The researchers found strong indications that, at a continental scale, cold-loving plants traditionally found in alpine regions are being pushed out of many habitats by warm-loving plants.

“We expected to find a greater number of warm-loving plants at higher altitudes, but we did not expect to find such a significant change in such a short space of time,” said Michael Gottfried from the Global Observation Research Initiative in Alpine Environments (GLORIA) programme which coordinated the study.

“Many cold-loving species are literally running out of mountain. In some of the lower mountains in Europe, we could see alpine meadows disappearing and dwarf shrubs taking over within the next few decades,” he warned.

The study, which is the largest and most comprehensive of its kind in the world, confirmed that there is a direct link between growing summer temperature and the shift in alpine plant composition. “While regional studies have previously made this link, this is the first time it has been shown on a continental scale,” said Gottfried. This phenomenon, which the GLORIA researchers have called thermophilization, has now been measured and quantified for the first time and is expressed by the researchers as a thermophilization indicator.

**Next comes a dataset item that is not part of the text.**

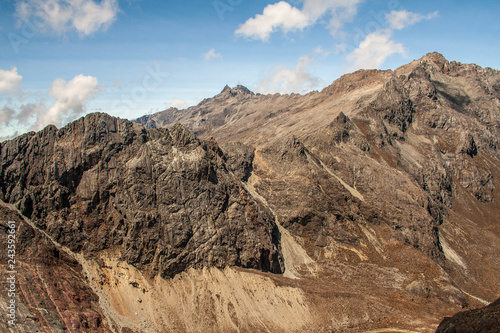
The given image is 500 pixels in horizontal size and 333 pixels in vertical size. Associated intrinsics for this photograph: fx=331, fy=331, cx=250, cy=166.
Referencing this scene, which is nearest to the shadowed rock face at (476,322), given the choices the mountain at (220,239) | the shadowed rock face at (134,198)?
the mountain at (220,239)

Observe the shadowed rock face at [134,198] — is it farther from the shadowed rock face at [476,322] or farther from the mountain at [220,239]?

All 32 of the study’s authors used exactly the same sampling procedures and returned to the same sampling sites, thus enabling a pan-continental comparison to be made for the first time. “We hope that our thermophilization indicator could be used by other research groups around the world and enable a global comparison,” said Harald Pauli, GLORIA’s network coordinator.

The research also showed that the effect is independent of altitude (it is happening at the tree line as well as on high mountain peaks) and latitude (the effect is seen in northern countries such as Scotland as well as southern mountain ranges such those on Crete).

Our work shows that climate change affects even the outer edges of the biosphere,” said Georg Grabherr, chair of the GLORIA programme. “The thermophilization of alpine life zones can never be controlled directly. Adaptation strategies are not an option and we must concentrate on mitigating climate change in order to preserve our biogenetic treasure.”